Além de ideias para evitar fraudes e desperdícios, o estudo abordava formas de assegurar a oferta de serviços públicos de saúde e educação. Lula tinha outra proposta, a do inviável Fome Zero, mas, a exemplo do que fizera em relação à gestão macroeconômica de FHC, resolveu manter os programas herdados e ampliá-los. Sábia decisão. Infelizmente, ainda não foi possível prover educação de qualidade às crianças abrangidas pelo programa.

O Bolsa Família atende 13,8 milhões de famílias ao custo relativamente baixo de 0,5% do PIB. Contribuiu para reduzir a pobreza e a desigualdade. Se receberem educação de qualidade, as crianças beneficiadas pelo programa se tornarão adultos capazes de chefiar famílias livres da pobreza. Por isso, esse é o único programa social autofágico.

Uma das consequências positivas do programa é permitir às mães abandonar o mercado de trabalho e dedicar-se aos seus filhos. Elas recebem os pagamentos mensais e gerenciam as despesas familiares. Assim, caiu a oferta de empregadas domésticas, o que é um bom sinal. Erra quem pensa que isso é ruim. O programa acelerou a transição natural observada em outros países, nos quais o acesso à educação permitiu às mulheres disputar melhores postos de trabalho, diminuindo o universo das que buscavam o emprego doméstico. A menor oferta provocou o aumento dos respectivos salários.

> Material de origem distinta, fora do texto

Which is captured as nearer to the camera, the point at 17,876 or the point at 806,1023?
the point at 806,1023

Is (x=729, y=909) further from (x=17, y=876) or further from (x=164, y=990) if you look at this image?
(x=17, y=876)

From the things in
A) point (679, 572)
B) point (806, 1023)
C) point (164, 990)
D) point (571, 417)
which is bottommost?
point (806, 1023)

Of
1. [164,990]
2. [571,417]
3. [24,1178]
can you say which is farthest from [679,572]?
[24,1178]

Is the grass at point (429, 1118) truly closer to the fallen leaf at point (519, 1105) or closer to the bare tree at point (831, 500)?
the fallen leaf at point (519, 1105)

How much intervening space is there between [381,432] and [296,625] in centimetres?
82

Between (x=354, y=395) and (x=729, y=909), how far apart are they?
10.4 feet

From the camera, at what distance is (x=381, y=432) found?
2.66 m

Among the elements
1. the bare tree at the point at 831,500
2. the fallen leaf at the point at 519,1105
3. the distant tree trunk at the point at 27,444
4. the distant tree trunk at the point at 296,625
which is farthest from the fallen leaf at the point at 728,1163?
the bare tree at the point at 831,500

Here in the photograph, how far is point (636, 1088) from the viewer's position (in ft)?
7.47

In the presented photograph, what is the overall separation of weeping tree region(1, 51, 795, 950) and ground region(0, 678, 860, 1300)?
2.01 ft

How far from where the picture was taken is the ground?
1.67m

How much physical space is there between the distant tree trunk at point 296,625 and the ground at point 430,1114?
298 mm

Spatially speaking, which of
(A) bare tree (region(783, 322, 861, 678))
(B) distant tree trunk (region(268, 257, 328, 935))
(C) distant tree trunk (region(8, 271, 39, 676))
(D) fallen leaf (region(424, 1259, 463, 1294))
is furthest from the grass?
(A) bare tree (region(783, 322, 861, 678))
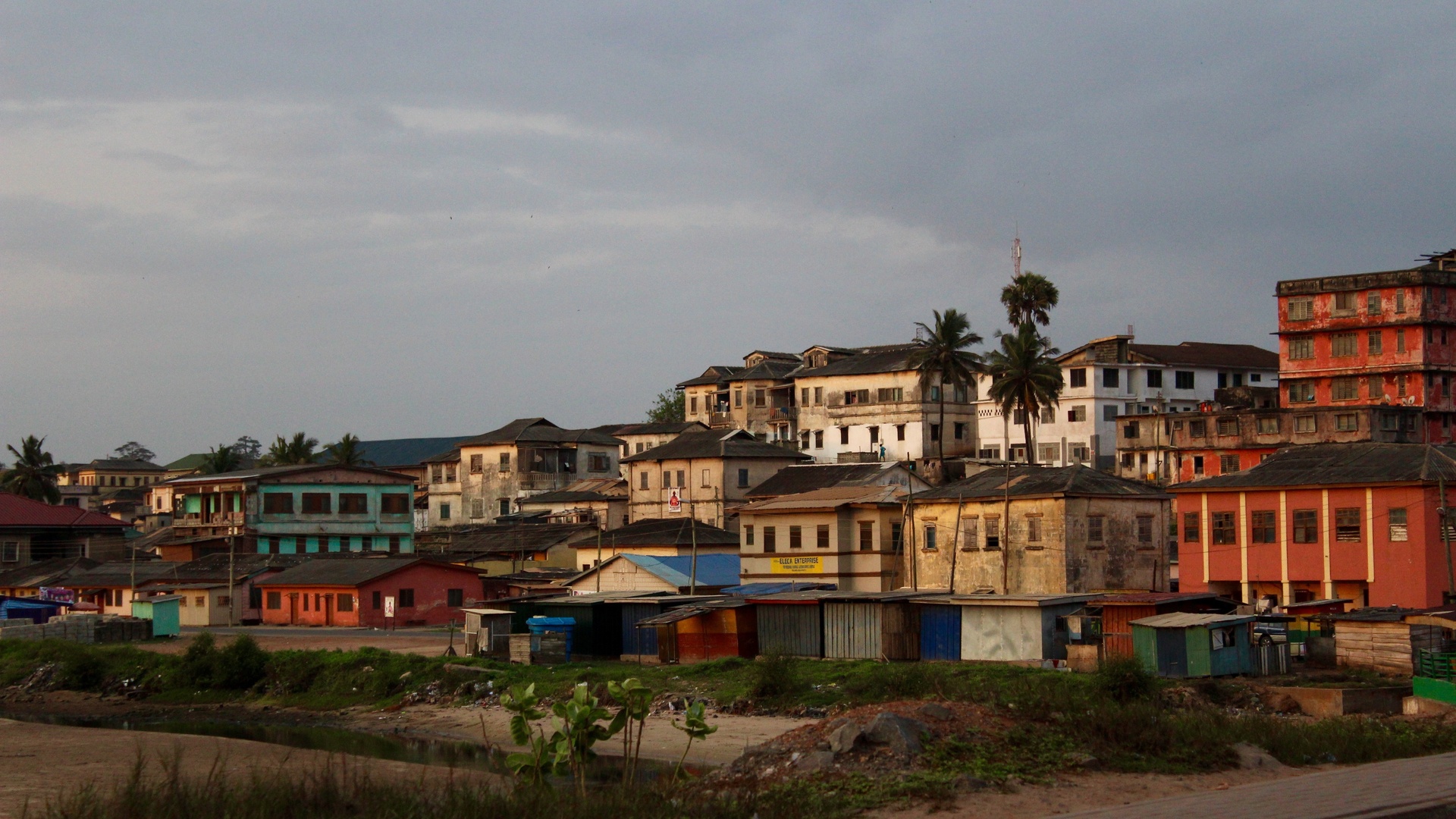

O Bolsa Família não é assistencialista. Seu objetivo é assegurar que as próximas gerações das famílias assistidas não sejam pobres. Quanto à saída, esta não é o emprego, pois os pais não têm habilitações para preencher as respectivas vagas. Tenderão a permanecer em trabalho de menor remuneração. A saída é preparar as crianças para futuramente disputarem o mercado de trabalho, o que exige o cumprimento da condicionalidade básica do programa, isto é, mantê-las na escola. Sem isso, a pobreza continuará a reproduzir-se e se terá garantido apenas uma renda mínima sem ascensão social das famílias. O desafio é a educação de qualidade.